I punti più sensibili per le infiltrazioni malavitose, sono
costituiti dai servizi di trasporto su gomma dell’ortofrutta da e per i
mercati; dalle imprese dell’indotto (estorsioni indirette quali ad esempio
l’imposizione di cassette per imballaggio); dalla falsificazione delle tracce
di provenienza dell’ortofrutta (come la falsificazione di etichettature: così,
prodotti del Nord-Africa vengono spacciati per comunitari); dal livello anomalo
di lievitazione dei prezzi per effetto di intermediazioni svolte dai
commissionari mediante forme miste di produzione, stoccaggio e
commercializzazione, secondo la Direzione Nazionale Antimafia. Mettendo le mani
sul comparto alimentare le mafie hanno infatti la possibilità di affermare il
proprio controllo sul territorio.
Potendo contare costantemente su una larghissima e immediata
disponibilità di capitale e sulla possibilità di condizionare parte degli
organi preposti alle autorizzazioni ed ai controlli, si muovono con maggiore
facilità rispetto all’imprenditoria legale.
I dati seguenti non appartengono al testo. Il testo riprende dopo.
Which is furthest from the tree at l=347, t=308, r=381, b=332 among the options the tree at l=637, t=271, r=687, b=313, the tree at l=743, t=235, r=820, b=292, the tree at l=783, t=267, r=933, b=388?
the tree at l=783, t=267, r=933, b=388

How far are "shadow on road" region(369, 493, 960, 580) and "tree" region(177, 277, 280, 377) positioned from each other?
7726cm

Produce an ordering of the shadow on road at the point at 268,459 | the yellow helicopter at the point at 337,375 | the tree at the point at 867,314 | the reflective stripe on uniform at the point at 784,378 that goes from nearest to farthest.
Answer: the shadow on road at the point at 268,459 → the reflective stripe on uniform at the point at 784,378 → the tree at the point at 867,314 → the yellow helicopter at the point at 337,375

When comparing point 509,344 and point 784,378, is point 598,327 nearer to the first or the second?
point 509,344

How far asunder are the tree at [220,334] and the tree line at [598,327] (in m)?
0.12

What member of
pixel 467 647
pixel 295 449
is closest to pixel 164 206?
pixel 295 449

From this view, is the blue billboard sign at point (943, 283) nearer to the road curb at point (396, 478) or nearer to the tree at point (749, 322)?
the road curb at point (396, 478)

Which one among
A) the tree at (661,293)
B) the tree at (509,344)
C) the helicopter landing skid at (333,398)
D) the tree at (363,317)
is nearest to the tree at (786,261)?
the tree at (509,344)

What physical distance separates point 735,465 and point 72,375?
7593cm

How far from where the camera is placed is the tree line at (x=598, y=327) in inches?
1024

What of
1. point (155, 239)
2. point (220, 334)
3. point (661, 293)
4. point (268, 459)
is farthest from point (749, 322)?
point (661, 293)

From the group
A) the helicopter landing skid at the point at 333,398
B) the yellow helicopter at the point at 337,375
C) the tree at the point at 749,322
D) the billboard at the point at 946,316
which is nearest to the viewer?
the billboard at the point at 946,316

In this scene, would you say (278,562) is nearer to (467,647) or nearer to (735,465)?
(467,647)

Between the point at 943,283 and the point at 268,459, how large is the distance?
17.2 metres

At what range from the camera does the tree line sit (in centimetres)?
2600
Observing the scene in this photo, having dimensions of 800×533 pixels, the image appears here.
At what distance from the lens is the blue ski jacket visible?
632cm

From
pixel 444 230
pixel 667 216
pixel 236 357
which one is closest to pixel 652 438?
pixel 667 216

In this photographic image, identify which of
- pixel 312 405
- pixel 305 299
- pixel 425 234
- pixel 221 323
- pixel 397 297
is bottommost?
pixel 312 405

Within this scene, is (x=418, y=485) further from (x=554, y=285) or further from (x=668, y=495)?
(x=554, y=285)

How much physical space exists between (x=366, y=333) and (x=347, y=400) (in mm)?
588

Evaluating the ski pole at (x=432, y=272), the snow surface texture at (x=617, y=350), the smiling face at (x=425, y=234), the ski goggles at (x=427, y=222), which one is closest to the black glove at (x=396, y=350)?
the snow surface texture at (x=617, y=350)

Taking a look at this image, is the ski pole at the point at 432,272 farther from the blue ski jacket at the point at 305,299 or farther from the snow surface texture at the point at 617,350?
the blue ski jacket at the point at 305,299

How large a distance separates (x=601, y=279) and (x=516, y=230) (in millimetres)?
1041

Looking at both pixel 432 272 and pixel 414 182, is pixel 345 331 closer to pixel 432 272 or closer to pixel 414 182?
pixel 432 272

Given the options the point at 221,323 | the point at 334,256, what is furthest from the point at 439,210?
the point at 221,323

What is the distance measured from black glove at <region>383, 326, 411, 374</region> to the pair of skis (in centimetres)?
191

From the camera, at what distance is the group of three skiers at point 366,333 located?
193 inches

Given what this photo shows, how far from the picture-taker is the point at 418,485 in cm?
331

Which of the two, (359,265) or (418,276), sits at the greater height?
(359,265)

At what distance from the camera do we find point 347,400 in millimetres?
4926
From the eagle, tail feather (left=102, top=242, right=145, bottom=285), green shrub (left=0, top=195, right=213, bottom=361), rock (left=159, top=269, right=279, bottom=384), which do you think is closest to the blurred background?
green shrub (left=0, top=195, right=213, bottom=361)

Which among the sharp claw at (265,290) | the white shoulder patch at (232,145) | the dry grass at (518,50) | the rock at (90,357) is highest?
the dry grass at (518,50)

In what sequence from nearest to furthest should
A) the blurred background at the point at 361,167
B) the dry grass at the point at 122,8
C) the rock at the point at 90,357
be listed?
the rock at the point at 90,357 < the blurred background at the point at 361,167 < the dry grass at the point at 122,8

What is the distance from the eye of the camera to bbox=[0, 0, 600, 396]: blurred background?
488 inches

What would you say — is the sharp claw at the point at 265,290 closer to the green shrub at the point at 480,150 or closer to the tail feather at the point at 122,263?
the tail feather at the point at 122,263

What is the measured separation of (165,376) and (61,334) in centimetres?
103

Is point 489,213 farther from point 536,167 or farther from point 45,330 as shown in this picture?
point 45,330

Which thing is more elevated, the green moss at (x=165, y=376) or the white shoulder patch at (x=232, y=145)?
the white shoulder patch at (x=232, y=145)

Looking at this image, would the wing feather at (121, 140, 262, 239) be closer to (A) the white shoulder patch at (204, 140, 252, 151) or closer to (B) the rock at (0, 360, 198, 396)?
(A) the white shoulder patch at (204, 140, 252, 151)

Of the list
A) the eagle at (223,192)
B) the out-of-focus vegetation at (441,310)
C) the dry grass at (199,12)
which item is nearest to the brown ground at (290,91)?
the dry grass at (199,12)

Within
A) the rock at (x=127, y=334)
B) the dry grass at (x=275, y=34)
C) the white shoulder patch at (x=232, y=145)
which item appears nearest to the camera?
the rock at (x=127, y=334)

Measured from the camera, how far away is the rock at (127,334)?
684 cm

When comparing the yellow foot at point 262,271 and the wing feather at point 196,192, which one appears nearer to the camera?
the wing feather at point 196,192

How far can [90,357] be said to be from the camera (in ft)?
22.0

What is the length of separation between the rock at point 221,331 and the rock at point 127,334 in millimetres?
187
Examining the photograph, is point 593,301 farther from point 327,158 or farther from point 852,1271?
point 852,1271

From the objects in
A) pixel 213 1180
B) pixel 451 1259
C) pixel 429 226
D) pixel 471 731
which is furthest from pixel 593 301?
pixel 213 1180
Per raggiungere l’obiettivo i clan ricorrono a tutte le tipologie di
reato tradizionali: usura e racket estorsivo, ma anche a furti di attrezzature
e mezzi agricoli, abigeato, macellazioni clandestine o danneggiamento delle
colture con il taglio di intere piantagioni. Con i classici strumenti
dell’estorsione e dell’intimidazione impongono la vendita di determinate marche
e determinati prodotti agli esercizi commerciali, che a volte, approfittando
della crisi economica, arrivano a rilevare direttamente. Non solo si
appropriano di vasti comparti dell’agroalimentare e dei guadagni che ne derivano,
distruggendo la concorrenza ed il libero mercato legale e soffocando
l’imprenditoria onesta, ma compromettono in modo gravissimo la qualità e la
sicurezza dei prodotti, con l’effetto indiretto.